Exercise set:
[1] In the forum thread about the author-matching site, which author did ThinkerX get for the sample from about fifteen years ago?
[2] List every author that Sir Tristram says the site matched to his stories in the forum thread about the author-matching site.
[3] Continue the forum thread about the author-matching site past its last post.

Reading passage:
■ ■ ■ ■

I think you're on to something.

As I mentioned earlier, I got H. P. Lovecraft when I pasted in a swear-word-laden rant from my journal. ...Weird.


----------



## Legendary Sidekick (Nov 24, 2014)

I'll give the site some credit. I copy-pasted quotes from _The Hobbit_ and _A Hitchhiker's Guide to the Galaxy_, and the site knew whose work I was plagiarizing.


----------



## Sir Tristram (Nov 24, 2014)

Wow.  I entered an old short romance story I wrote for some contest or other and got Jane Austen.  Then I tried another couple of short stories and got Stephanie Meyer, Rudyard Kipling, PG Wodehouse, and, finally, Dan Brown.  Having read all of these except Meyer, I'd have to say I write absolutely nothing like any of them.  Not exactly what I was expecting...I wanna see the code.


----------



## Tom (Nov 24, 2014)

Ouch...I hope for your sake that the algorithm is inaccurate in regards to Meyer...She has some of the worst purple prose I've ever seen. It might just be you use the word _topaz_ a lot, especially to describe eyes.


----------



## Writeking (Nov 25, 2014)

'It said  'I write like Kurt Vonnegut'.


----------



## Incanus (Nov 25, 2014)

I put in a bit of my novella WIP, and it said "Edgar Allen Poe".  I'm happy with that, but I'm wondering how deep the author roster is.


----------



## ThinkerX (Nov 25, 2014)

I put in three samples, one from about fifteen years ago, the others more recent.

With the old piece, it told me I wrote like JRR Tolkien. The other two were Daniel Defoe (of 'Robinson Crusoe' fame) and Ursula K LeGuin.  Makes me wonder if I broke the dang thing.


----------



## Noma Galway (Nov 25, 2014)

I put in a piece of my WIP that doesn't work with the plot anymore and got Ernest Hemingway. Then I put in some other pieces from that time frame. I again got Ernest Hemingway.

My current and updated WIP (the couple paragraphs I have in that so far) it thinks are written like Anne Rice. I now feel better about my writing.

■ ■ ■ ■

Stored dataset items
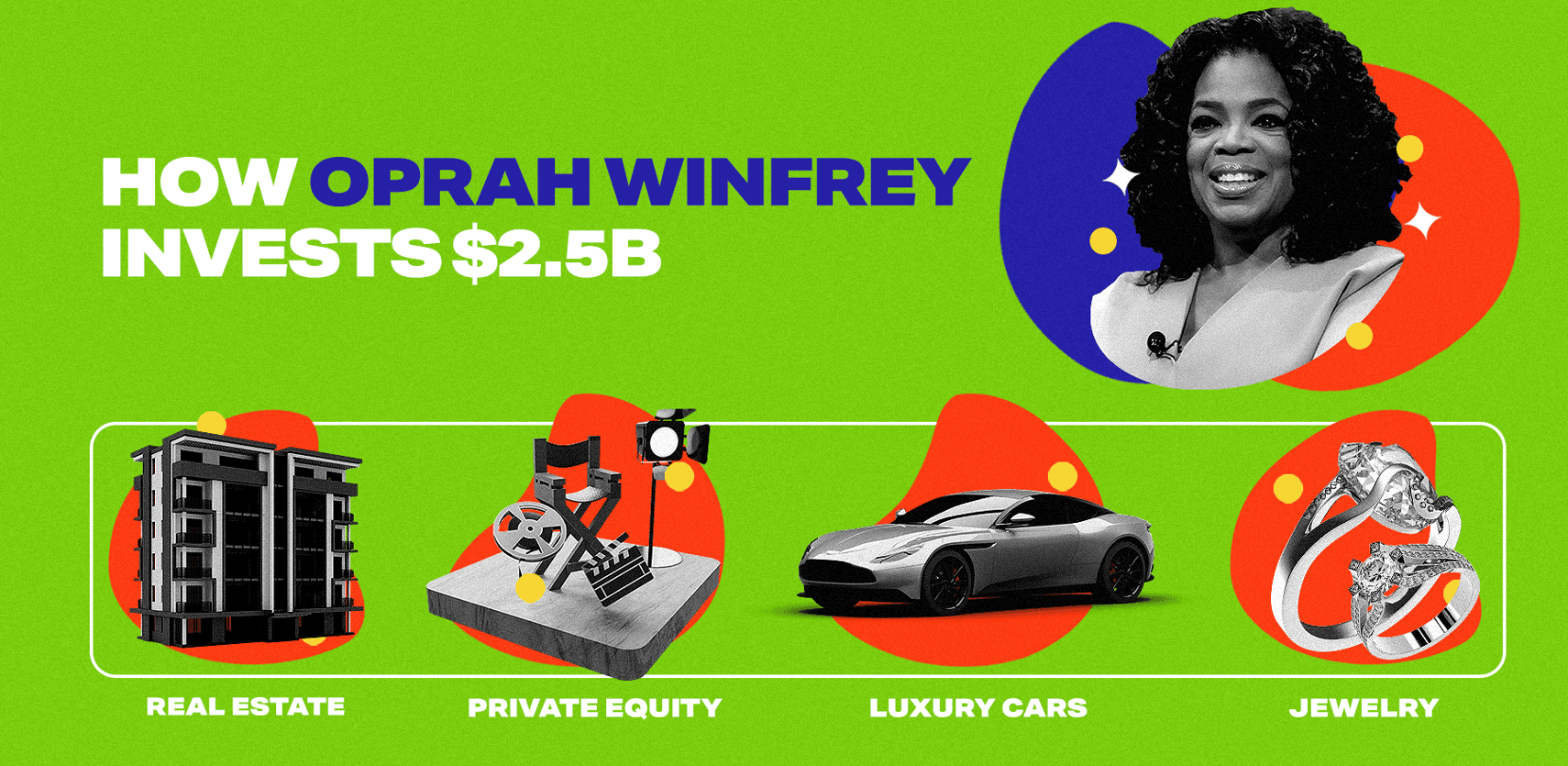 HOW OPRAH WINFREY INVESTS $2.5B

REAL ESTATE

PRIVATE EQUITY

LUXURY CARS

JEWELRY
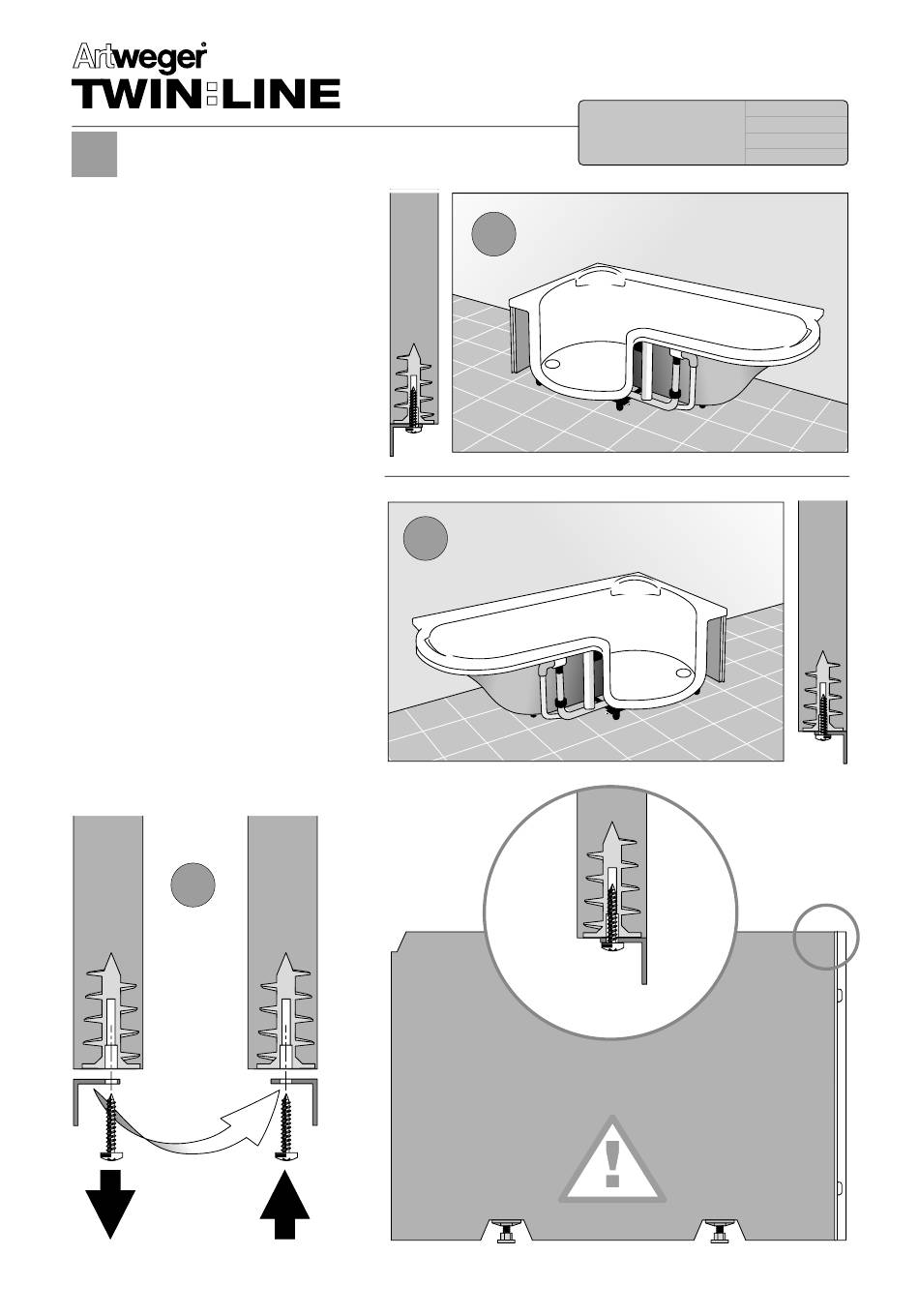 Artweger
TWIN:LINE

■ ■ ■ ■

Responses to the tasks:
[1] JRR Tolkien

[2] Jane Austen, Stephanie Meyer, Rudyard Kipling, PG Wodehouse, Dan Brown

[3]
----------



## Ruby (Nov 26, 2014)

Hi, I hope you're all finding this useful or, at least, fun! I don't know how accurate it is, but it could be used to check if your writing is consistent within a long work such as an epic novel. I suppose you could also use it if you have different narrators in certain sections of your book. Also, you can check whether you're using an appropriate style for your chosen genre(s).

I'm going to paste some of my flash fiction on there now and see what I get. This has offered a nice little opportunity for procrastination during Nanowrimo!


----------



## Ruby (Nov 26, 2014)

Omg, I just posted a flash fiction excerpt and got Stephen King! :eek2:


----------



## Gryphos (Nov 29, 2014)

Wow, this thing just could not decide who I write like. I posted the first five chapters of my WIP and got, in order, Dan Brown, Margaret Atwood, Stephen King, David Foster Wallace and Ursula K. Le Guin. Then I started putting in random sections and got a whole array of writers including Ian Fleming, James Joyce, Harry Harrison, Raymond Chandler and Neil Gaiman.

Not sure what to make of this.


----------



## KCross (Dec 1, 2014)

This was interesting. Most sections of my writing I got James Fenimore Cooper.


----------



## kennyc (Dec 10, 2014)

Ruby said:


> Who do you write like?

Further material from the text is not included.